The OMB has prepared similar, though less detailed, reports twice before and is working on a third. Each time, Congress directed the OMB to do the work under a special rider attached to an appropriations bill.
The public interest community and business groups expect some of the legislation that didn't get attention before the August recess to come up again in the fall. But no one is expecting anything too ambitious.
Said Bass: "It's impossible to tell how Congress thinks. I hope the day will come when we don't have to fight off bad legislation but talk about sensible, useful and more timely regulation."

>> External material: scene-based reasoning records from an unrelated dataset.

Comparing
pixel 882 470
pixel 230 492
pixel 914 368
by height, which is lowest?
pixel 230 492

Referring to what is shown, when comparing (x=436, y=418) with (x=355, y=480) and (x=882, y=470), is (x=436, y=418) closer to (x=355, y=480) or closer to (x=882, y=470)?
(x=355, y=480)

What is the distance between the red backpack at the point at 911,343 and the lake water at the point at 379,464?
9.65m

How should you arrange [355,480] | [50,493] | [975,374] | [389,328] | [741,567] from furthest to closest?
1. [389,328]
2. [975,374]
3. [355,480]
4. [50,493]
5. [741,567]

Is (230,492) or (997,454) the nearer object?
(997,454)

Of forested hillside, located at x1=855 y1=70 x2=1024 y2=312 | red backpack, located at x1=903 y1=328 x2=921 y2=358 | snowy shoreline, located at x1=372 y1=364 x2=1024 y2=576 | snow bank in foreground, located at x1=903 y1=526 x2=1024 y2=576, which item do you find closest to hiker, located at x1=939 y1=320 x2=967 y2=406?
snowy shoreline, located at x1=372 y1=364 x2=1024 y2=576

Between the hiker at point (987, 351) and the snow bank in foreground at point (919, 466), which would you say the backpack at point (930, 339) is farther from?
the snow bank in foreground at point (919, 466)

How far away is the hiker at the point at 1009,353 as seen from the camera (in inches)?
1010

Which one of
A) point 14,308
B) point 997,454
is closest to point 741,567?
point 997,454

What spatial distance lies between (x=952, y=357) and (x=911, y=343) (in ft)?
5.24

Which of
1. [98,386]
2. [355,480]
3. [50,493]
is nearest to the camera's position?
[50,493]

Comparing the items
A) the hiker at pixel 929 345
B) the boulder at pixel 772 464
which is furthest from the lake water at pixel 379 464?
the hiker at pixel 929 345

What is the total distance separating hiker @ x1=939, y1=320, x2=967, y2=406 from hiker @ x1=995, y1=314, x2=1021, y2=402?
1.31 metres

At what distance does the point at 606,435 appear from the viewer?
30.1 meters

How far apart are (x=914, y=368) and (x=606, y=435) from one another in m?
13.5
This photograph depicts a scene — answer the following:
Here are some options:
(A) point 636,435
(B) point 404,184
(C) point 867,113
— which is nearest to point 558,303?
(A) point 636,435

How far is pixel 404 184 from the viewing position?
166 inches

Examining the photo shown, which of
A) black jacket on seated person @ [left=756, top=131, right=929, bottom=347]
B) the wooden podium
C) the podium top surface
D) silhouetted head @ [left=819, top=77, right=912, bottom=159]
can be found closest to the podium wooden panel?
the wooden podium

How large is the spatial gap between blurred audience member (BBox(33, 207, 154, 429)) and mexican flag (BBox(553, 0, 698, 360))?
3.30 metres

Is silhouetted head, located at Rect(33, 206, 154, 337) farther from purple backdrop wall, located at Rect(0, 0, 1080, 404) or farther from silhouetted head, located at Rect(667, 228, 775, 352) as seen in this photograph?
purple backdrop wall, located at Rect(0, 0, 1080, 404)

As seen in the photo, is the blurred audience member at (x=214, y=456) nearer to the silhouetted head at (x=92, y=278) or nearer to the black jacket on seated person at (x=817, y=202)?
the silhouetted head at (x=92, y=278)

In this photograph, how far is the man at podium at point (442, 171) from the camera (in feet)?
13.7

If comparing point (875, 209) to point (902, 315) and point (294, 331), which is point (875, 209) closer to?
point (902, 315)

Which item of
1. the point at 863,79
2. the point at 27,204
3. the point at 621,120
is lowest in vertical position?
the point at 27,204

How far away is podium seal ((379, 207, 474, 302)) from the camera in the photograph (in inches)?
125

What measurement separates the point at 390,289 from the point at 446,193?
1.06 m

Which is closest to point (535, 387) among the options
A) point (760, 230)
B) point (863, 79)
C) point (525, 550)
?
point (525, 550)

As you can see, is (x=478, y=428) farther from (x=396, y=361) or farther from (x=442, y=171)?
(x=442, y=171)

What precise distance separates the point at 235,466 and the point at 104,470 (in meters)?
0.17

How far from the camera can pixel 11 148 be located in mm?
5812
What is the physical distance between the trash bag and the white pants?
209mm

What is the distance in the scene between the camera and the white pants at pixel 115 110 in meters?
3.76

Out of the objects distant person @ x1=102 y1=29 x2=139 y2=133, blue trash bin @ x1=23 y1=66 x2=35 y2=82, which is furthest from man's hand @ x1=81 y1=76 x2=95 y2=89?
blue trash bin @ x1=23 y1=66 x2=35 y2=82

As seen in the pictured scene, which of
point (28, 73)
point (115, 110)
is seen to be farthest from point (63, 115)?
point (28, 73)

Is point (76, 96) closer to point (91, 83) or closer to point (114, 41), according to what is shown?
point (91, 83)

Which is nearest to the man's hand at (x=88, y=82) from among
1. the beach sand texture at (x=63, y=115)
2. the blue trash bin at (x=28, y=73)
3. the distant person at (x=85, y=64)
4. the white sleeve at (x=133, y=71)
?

OUT FOR COMMENT: Brian Lane, director of the Securities and Exchange Commission's division of corporation finance, has decided it's the right time to leave the agency after spending almost 16 years there. Though Lane had his differences with employees in his division who support the creation of a union at the SEC, he hasn't lost his sense of humor about it all. He sent out a memo announcing his departure, noting that there were lots of rumors floating around about his future, such as that he would be moving to Kansas City, Mo., to open a barbecue restaurant or try out for the Royals baseball team. Not true, he said. Lane will stay until a successor is found, which means he may be around to see the results of the Sept. 14 vote by SEC employees on whether they want to join the National Treasury Employees Union.